Adding Monitoring and Notifications
To complete our backup system, we added comprehensive monitoring and notifications:
- name: Send notification
if: always() # Run even if previous steps failed
uses: slackapi/slack-github-action@v1
with:
payload: |
{
"text": "MongoDB Backup ${{ job.status }}",
"blocks": [
{
"type": "section",
"text": {
"type": "mrkdwn",
"text": "*MongoDB Backup ${{ job.status }}*\nRepository: ${{ github.repository }}\nWorkflow: MongoDB Backup\nDate: $(date +%Y-%m-%d)"
}
},
{
"type": "section",
"text": {
"type": "mrkdwn",
"text": "Backup Size: ${{ env.BACKUP_SIZE }}\nBackup Location: s3://my-backups/mongodb/$(date +%Y-%m-%d).tar.gz"
}
},
{
"type": "actions",
"elements": [
{
"type": "button",
"text": {
"type": "plain_text",
"text": "View Workflow Run"
},
"url": "https://github.com/${{ github.repository }}/actions/runs/${{ github.run_id }}"
}
]
}
]
}
env:
SLACK_WEBHOOK_URL: ${{ secrets.SLACK_WEBHOOK_URL }}
SLACK_WEBHOOK_TYPE: INCOMING_WEBHOOK
BACKUP_SIZE: ${{ env.BACKUP_SIZE }}This notification would be sent to Slack after each backup, whether successful or failed, allowing us to quickly identify and troubleshoot any issues.
Testing the Disaster Recovery Process
With our backup and restore workflows in place, we scheduled regular disaster recovery tests to ensure our team could quickly respond to a real emergency.

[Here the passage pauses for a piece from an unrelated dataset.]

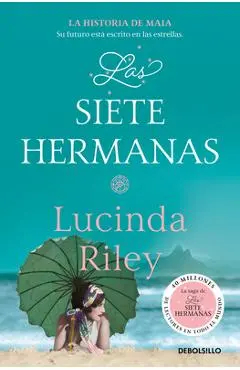 Las Siete Hermanas: La Historia de Maia / The Seven Sisters: Book 1 - Lucinda Riley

Every quarter, we:
- Spin up a test MongoDB instance
- Restore a recent backup to the test instance
- Verify data integrity and test application functionality
- Practice the entire recovery procedure with an engineer who hadn't performed it before
- Document any issues or improvements
These tests proved invaluable when we did face a real data loss situation six months later. Our team was able to restore from backups with confidence and minimal downtime.
Lessons Learned
Implementing this MongoDB backup solution with GitHub Actions taught us several important lessons:
- Credential management is critical: Proper escaping of special characters in connection strings and secure handling of credentials can prevent numerous headaches.
- Network security requires planning: Consider network access restrictions early in your design process, not as an afterthought.
- Verify backups proactively: An unverified backup is potentially useless. Always include verification steps.
- Create backup hierarchies: Having different retention policies for daily, weekly, monthly, and yearly backups provides flexibility for recovery options.
- Test restore procedures regularly: The real test of a backup system is restoration. Practice it regularly.
- Document everything: When disaster strikes, clear documentation makes recovery faster and less stressful.
Conclusion
Using GitHub Actions for MongoDB backups has been a game-changer for our team. We went from a manual, error-prone process to a fully automated, monitored, and tested backup system that has already proven its value in real-world recovery scenarios.
The combination of scheduled workflows, self-hosted runners, secure credential management, and comprehensive verification provides peace of mind that our data is protected. The added benefits of version-controlled backup configurations and integration with our existing CI/CD system make GitHub Actions an excellent choice for database backups.
If your team is already using GitHub, I highly recommend leveraging GitHub Actions for critical operational tasks like database backups. The investment in setting up proper automation will pay dividends the first time you need to recover from a data issue—and you will eventually need to recover, it's just a matter of when.